GIVEN REQUEST | Swap "furthest" for "most distant" in the data from the line with "From closest to farthest, sort" up to and including the line with "Is tree trunk, located". Give back only those lines, with everything else left as it is.
──────────────────────────────
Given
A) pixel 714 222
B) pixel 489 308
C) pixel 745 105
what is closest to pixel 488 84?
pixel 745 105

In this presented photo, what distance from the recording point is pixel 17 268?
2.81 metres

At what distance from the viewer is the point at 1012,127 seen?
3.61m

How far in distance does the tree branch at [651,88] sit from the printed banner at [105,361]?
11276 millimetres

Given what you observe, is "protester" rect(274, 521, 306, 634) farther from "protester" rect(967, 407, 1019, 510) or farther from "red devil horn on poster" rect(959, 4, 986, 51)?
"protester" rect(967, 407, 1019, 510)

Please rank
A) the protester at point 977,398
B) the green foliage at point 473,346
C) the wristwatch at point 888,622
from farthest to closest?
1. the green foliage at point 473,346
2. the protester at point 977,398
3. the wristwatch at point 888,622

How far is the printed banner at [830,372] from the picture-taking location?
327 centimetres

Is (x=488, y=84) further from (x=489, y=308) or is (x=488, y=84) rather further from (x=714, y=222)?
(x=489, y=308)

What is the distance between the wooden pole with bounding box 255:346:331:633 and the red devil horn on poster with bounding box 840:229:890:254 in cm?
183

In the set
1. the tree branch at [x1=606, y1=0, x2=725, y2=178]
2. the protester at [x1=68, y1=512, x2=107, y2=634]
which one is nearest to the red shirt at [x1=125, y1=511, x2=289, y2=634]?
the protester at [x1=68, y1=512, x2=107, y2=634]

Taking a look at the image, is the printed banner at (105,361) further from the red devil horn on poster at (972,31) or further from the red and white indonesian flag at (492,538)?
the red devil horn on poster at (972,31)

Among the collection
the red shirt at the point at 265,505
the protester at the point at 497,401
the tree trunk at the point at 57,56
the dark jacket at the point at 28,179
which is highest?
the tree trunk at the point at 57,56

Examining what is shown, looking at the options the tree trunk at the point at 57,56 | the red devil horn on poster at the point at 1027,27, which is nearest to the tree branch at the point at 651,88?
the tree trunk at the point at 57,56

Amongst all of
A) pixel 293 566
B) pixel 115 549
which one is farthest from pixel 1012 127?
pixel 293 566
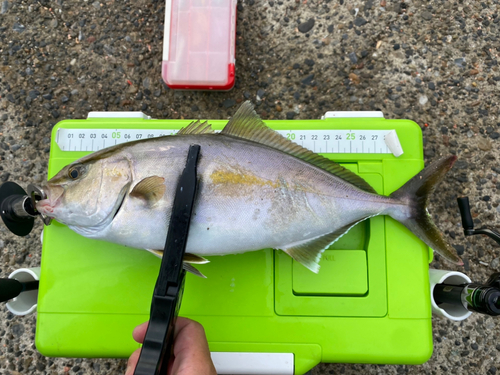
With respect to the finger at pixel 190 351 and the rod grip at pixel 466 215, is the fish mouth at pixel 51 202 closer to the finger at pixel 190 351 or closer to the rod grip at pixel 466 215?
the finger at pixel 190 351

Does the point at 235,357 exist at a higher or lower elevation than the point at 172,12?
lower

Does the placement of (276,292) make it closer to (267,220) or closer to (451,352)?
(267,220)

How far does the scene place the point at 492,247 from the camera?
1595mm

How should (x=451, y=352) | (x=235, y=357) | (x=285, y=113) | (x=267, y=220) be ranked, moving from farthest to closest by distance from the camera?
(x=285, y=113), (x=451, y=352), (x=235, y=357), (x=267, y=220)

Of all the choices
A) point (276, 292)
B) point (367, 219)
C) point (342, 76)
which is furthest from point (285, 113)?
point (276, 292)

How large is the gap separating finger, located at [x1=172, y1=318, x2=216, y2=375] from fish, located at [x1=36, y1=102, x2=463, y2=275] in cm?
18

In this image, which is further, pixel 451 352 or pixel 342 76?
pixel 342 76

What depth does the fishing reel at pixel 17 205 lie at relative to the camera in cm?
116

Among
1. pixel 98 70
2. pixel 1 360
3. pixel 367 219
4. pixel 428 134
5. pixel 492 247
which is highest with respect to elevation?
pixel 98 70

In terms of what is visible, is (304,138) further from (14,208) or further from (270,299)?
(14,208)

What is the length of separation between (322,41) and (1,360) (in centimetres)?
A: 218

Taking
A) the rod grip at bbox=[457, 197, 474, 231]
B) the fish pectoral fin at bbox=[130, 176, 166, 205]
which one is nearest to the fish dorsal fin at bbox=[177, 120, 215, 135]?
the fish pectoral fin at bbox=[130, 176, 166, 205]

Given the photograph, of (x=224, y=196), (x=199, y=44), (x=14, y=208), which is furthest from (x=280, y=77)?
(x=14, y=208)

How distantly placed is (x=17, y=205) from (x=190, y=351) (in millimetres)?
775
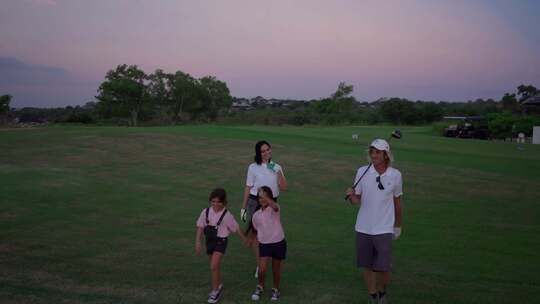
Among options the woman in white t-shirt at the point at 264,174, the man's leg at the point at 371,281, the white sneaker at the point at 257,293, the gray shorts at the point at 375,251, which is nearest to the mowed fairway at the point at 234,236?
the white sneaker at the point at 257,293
──────────────────────────────
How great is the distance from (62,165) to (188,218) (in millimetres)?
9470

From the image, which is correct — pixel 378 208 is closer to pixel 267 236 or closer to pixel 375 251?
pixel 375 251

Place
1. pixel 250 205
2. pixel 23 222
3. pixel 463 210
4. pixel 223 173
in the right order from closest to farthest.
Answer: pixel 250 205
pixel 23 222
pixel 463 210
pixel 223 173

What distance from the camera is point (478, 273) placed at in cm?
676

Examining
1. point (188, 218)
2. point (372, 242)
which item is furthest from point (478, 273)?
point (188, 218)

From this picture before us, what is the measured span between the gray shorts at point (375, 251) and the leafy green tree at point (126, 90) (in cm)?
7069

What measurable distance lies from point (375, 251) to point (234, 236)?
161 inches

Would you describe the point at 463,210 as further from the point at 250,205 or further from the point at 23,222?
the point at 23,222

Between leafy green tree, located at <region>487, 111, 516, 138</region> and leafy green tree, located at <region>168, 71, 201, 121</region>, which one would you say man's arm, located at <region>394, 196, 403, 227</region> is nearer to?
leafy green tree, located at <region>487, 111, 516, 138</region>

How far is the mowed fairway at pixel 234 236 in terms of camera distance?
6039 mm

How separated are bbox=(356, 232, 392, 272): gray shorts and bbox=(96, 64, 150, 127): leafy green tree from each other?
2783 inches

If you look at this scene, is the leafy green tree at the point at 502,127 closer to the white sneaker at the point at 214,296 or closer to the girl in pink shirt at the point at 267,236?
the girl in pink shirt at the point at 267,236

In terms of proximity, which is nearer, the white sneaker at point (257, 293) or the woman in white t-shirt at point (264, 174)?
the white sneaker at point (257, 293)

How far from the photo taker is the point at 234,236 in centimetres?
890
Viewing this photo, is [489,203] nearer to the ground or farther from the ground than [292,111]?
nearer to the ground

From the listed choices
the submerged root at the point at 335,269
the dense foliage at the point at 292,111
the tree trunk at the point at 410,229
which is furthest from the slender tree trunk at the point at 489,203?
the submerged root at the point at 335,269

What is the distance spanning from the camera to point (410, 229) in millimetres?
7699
──────────────────────────────
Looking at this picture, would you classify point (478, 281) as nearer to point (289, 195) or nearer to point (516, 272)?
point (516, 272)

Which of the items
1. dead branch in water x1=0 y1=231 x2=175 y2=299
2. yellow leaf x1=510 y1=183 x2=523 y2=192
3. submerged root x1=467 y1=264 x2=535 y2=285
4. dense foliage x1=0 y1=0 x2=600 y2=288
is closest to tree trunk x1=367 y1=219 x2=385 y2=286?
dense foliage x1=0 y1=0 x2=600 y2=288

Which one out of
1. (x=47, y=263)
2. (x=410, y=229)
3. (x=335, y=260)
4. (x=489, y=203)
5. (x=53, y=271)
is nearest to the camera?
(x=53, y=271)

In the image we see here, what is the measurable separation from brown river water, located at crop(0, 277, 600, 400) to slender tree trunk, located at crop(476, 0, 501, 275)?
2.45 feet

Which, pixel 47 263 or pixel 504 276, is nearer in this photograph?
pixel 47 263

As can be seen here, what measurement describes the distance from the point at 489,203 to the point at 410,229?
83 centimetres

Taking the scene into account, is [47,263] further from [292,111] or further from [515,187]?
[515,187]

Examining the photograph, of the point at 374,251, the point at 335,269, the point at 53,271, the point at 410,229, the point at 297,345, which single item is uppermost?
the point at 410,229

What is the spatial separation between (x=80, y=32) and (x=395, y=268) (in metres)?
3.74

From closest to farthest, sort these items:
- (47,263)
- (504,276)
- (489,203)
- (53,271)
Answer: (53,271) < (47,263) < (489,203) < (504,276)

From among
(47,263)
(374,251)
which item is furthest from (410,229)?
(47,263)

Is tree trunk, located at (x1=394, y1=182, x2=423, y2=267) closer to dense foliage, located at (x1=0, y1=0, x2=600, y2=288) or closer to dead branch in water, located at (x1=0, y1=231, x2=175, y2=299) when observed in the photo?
──────────────────────────────
TASK SOLUTION |
From closest to farthest, sort these items:
- (47,263)
- (504,276)
- (489,203)
- (53,271)
Answer: (53,271) < (47,263) < (489,203) < (504,276)

From among
(47,263)
(374,251)
which item is most distant from (410,229)?
(47,263)

Is tree trunk, located at (x1=394, y1=182, x2=423, y2=267) closer to dense foliage, located at (x1=0, y1=0, x2=600, y2=288) or closer to dead branch in water, located at (x1=0, y1=231, x2=175, y2=299) when observed in the photo?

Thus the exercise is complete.